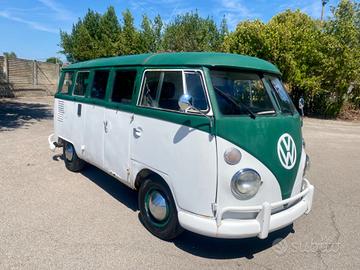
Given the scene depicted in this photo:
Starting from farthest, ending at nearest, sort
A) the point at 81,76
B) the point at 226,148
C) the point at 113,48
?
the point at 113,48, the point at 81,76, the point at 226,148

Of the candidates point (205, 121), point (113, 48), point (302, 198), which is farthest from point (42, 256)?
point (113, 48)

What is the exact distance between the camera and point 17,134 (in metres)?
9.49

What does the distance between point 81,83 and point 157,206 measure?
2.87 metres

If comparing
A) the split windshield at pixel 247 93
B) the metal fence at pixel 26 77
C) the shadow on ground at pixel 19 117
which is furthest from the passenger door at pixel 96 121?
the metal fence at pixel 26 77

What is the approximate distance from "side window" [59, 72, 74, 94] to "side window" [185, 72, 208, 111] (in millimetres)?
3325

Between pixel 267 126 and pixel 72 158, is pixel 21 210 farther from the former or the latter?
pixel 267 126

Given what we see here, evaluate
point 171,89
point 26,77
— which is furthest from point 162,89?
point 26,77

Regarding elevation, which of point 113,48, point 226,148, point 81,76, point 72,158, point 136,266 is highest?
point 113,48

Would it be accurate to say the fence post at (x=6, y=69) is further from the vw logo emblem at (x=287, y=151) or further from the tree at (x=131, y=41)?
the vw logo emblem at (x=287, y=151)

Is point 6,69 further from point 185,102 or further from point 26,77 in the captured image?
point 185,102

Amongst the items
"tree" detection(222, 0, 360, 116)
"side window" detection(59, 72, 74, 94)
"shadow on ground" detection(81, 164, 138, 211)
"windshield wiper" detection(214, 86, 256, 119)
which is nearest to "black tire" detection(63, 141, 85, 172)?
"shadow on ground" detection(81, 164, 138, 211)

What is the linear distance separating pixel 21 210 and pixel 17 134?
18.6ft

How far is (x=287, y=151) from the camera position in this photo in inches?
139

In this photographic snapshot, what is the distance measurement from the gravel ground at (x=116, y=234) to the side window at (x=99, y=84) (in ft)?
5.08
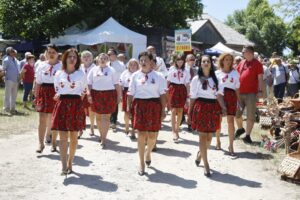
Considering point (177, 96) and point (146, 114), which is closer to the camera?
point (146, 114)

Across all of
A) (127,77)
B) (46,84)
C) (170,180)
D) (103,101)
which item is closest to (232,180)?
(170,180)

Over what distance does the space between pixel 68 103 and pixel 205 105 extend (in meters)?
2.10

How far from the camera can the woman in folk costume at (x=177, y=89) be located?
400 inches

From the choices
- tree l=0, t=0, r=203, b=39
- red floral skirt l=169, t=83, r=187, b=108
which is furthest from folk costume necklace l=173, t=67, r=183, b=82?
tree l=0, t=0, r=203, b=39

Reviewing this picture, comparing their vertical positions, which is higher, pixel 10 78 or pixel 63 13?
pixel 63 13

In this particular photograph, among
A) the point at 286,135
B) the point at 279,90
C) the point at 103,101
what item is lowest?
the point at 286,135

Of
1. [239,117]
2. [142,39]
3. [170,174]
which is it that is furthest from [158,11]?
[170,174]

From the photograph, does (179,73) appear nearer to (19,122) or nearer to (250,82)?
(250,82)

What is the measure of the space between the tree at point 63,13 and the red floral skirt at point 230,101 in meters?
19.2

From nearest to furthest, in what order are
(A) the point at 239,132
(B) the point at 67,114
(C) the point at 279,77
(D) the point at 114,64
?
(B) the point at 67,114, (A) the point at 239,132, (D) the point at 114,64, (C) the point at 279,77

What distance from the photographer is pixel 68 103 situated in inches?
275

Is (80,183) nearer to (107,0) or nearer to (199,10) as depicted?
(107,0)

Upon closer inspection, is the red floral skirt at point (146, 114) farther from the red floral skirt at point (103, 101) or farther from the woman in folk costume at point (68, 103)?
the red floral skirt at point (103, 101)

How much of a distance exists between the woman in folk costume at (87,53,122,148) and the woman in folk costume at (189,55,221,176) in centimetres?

**TASK BRIEF**
Reproduce all of the data above word for word, leaving out the pictures.

**RESULT**
Given the scene depicted in this photo:
Starting from farthest, ending at nearest, sort
A) the point at 81,76
B) the point at 226,148
C) the point at 113,48
?
the point at 113,48, the point at 81,76, the point at 226,148

Of the candidates point (205, 121), point (113, 48), point (302, 198), which is farthest from point (42, 256)?
point (113, 48)

What is the exact distance between the camera and point 17,134 (in metres)?
9.49

What does the distance between point 81,83 and point 157,206 measure?
2.87 metres

If comparing
A) the split windshield at pixel 247 93
B) the metal fence at pixel 26 77
C) the shadow on ground at pixel 19 117
which is furthest from the passenger door at pixel 96 121?
the metal fence at pixel 26 77

What is the approximate distance from "side window" [59, 72, 74, 94] to "side window" [185, 72, 208, 111] (in millimetres)?
3325

Between pixel 267 126 and pixel 72 158, is pixel 21 210 farther from the former or the latter?
pixel 267 126

Given what we see here, evaluate
point 171,89
point 26,77
— which is furthest from point 162,89?
point 26,77

Regarding elevation, which of point 113,48, point 226,148, point 81,76, point 72,158, point 136,266 is highest?
point 113,48

Would it be accurate to say the fence post at (x=6, y=69) is further from the vw logo emblem at (x=287, y=151) or further from the tree at (x=131, y=41)?
the vw logo emblem at (x=287, y=151)

Is point 6,69 further from point 185,102 or further from point 26,77 in the captured image?
point 185,102

Amongst the items
"tree" detection(222, 0, 360, 116)
"side window" detection(59, 72, 74, 94)
"shadow on ground" detection(81, 164, 138, 211)
"windshield wiper" detection(214, 86, 256, 119)
which is nearest to "black tire" detection(63, 141, 85, 172)?
"shadow on ground" detection(81, 164, 138, 211)

What is the linear distance separating pixel 21 210 and pixel 17 134?
18.6ft

How far is (x=287, y=151) from the camera position in this photo in inches?
139

In this photographic snapshot, what is the distance measurement from the gravel ground at (x=116, y=234) to the side window at (x=99, y=84) (in ft)?
5.08
Considering point (177, 96) and point (146, 114), which is closer to the camera?
point (146, 114)

Across all of
A) (127,77)
B) (46,84)
C) (170,180)
D) (103,101)
which item is closest to (232,180)?
(170,180)

Over what distance does the space between pixel 68 103 and pixel 205 105 extend (in meters)?
2.10

How far from the camera can the woman in folk costume at (x=177, y=89) be located?
400 inches

From the choices
- tree l=0, t=0, r=203, b=39
- red floral skirt l=169, t=83, r=187, b=108
which is furthest from folk costume necklace l=173, t=67, r=183, b=82?
tree l=0, t=0, r=203, b=39

Reviewing this picture, comparing their vertical positions, which is higher, pixel 10 78 or pixel 63 13?
pixel 63 13

In this particular photograph, among
A) the point at 286,135
B) the point at 279,90
C) the point at 103,101
what item is lowest?
the point at 286,135

Of
1. [239,117]
2. [142,39]
3. [170,174]
which is it that is furthest from [158,11]?
[170,174]

From the photograph, does (179,73) appear nearer to (19,122) or nearer to (250,82)?
(250,82)

What is the measure of the space between the tree at point 63,13 and the red floral skirt at point 230,101 in meters?
19.2

From nearest to furthest, in what order are
(A) the point at 239,132
(B) the point at 67,114
(C) the point at 279,77
(D) the point at 114,64
?
(B) the point at 67,114, (A) the point at 239,132, (D) the point at 114,64, (C) the point at 279,77

What distance from the photographer is pixel 68 103 situated in inches?
275

Is (80,183) nearer to (107,0) or nearer to (199,10) as depicted?
(107,0)

Upon closer inspection, is the red floral skirt at point (146, 114) farther from the red floral skirt at point (103, 101) or farther from the woman in folk costume at point (68, 103)?
the red floral skirt at point (103, 101)

How much of a distance exists between the woman in folk costume at (87,53,122,148) and the woman in folk costume at (189,55,221,176) in centimetres?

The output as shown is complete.